[Web page caption snippets]
★ ★ ★ ★ ★ ★ ★
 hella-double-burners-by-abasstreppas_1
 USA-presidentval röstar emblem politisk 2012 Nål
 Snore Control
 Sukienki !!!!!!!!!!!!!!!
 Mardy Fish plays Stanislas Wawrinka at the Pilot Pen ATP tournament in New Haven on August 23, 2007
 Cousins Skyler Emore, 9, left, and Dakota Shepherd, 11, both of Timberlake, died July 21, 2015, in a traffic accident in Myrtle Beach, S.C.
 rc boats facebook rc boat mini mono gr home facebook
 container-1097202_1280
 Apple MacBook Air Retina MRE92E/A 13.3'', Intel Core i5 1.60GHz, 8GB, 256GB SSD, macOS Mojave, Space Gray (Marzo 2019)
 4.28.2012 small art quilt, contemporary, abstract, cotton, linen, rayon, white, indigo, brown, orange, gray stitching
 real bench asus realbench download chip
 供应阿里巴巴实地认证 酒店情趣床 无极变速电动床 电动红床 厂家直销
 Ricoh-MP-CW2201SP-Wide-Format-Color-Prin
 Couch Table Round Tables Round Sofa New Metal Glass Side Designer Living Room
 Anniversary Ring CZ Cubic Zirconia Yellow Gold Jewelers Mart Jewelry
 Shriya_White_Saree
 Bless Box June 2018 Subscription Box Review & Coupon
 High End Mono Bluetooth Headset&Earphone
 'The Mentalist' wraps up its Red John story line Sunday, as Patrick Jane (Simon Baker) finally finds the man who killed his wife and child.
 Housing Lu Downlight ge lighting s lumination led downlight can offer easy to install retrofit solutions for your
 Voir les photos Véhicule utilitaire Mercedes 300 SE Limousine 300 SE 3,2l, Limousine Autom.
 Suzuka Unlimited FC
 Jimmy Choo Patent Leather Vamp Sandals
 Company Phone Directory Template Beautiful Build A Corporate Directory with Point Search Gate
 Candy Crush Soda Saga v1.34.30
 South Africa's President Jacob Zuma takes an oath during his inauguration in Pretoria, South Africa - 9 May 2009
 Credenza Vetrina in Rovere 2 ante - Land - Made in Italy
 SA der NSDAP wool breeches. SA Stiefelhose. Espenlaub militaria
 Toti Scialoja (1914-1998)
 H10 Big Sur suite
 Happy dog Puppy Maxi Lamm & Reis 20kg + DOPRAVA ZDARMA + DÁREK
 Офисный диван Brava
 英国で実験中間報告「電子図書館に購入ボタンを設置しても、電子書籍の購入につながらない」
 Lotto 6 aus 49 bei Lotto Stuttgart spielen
★ ★ ★ ★ ★ ★ ★
[What to produce] Copy out only the lines above from the one with "container-1097202_1280" to the one with "Suzuka Unlimited FC", inclusive, exactly as they stand.

[Response to the exercise]
 container-1097202_1280
 Apple MacBook Air Retina MRE92E/A 13.3'', Intel Core i5 1.60GHz, 8GB, 256GB SSD, macOS Mojave, Space Gray (Marzo 2019)
 4.28.2012 small art quilt, contemporary, abstract, cotton, linen, rayon, white, indigo, brown, orange, gray stitching
 real bench asus realbench download chip
 供应阿里巴巴实地认证 酒店情趣床 无极变速电动床 电动红床 厂家直销
 Ricoh-MP-CW2201SP-Wide-Format-Color-Prin
 Couch Table Round Tables Round Sofa New Metal Glass Side Designer Living Room
 Anniversary Ring CZ Cubic Zirconia Yellow Gold Jewelers Mart Jewelry
 Shriya_White_Saree
 Bless Box June 2018 Subscription Box Review & Coupon
 High End Mono Bluetooth Headset&Earphone
 'The Mentalist' wraps up its Red John story line Sunday, as Patrick Jane (Simon Baker) finally finds the man who killed his wife and child.
 Housing Lu Downlight ge lighting s lumination led downlight can offer easy to install retrofit solutions for your
 Voir les photos Véhicule utilitaire Mercedes 300 SE Limousine 300 SE 3,2l, Limousine Autom.
 Suzuka Unlimited FC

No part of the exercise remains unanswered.